Faltava um quarto de hora pro meio dia, o sol ardia no firmamento, e Zezé na barraca de peixe, brincalhão e bondoso que só ele, cedia duas tainhas para o preto velho e coxo que ninguém queria perto.
— Cabra besta! Ond’é que já se viu? Assim tu num lucra!
Dizia o verdureiro avarento ao ver o feito, mas Zezé não se amofinava e rebatia com o eterno sorriso aceso enquanto ticava e elevava as orbes em prata com o atrito da faca.
— Deixe disso! Vá pra lá com as suas sovinices! Um pacuzinho cá… uma tainha lá … Mais tem Deus pra me dá.
E talhando ligeiro e aprumado, assoviava a canção dos sanfoneiros que animavam a lida num extremo da feira. Foi então que uma notícia o deixou afogueado. Formiga, menino arteiro, ligeiro, fazedor de recados, encostou o bucho no frio do balcão e debulhou:
— Ê, Zezé! Avia que Jão tá cum a mulesta lá pras banda de baixo!
E o peixeiro acenando com as mãos e cabeça para o vizinho verdureiro, correu acertando os passos nos desníveis dos paralelepípedos, deixando a barraca aos cuidados do outro. Trazia a faca suja de vísceras no cós da calça (um costume seu). No pé da ladeira, com o sol a pino, Jão, o amigo de infância, Rei do sopapo e confusão, gingava os passos da capoeira não deixando que o adversário reagisse. Os cães ladravam e os curiosos se chegavam exclamando com as mãos nas cinturas e cabeças ante aquele rebuliço. Zezé, folgando na certeza de que o amigo jamais lhe relaria a mão, mergulhou no olho da cizânia e serenou tudo.
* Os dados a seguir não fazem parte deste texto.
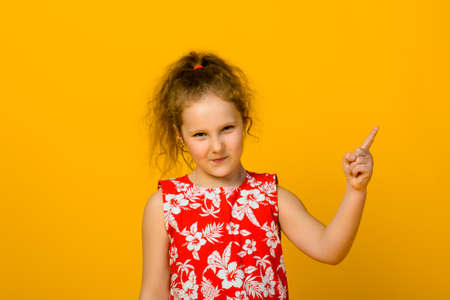 Angry little girl isolated on a over yellow background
— Mas que rumação é essa aqui? Acabe já! — E o amigo lustroso de suor do esforço explicava:
— Espia Zezé! Desde novinho que mexo a massa e largo o reboco, e esse varapau metido a besta vem ensinar o gato velho saltar? Diabo!
E o magrelo que mal havia chegado à cidade e fora buscar trabalho na construção junto de Jão, segurava o queixo tentando argumentar choroso, mas o amigo Zé dizia imperativo traquejando com as mãos.
— Cabô a arengação! Ande tu pra casa, avie! E tu, Jão, vem mais eu. Bóra batê um prato de pirão ali e assuntá.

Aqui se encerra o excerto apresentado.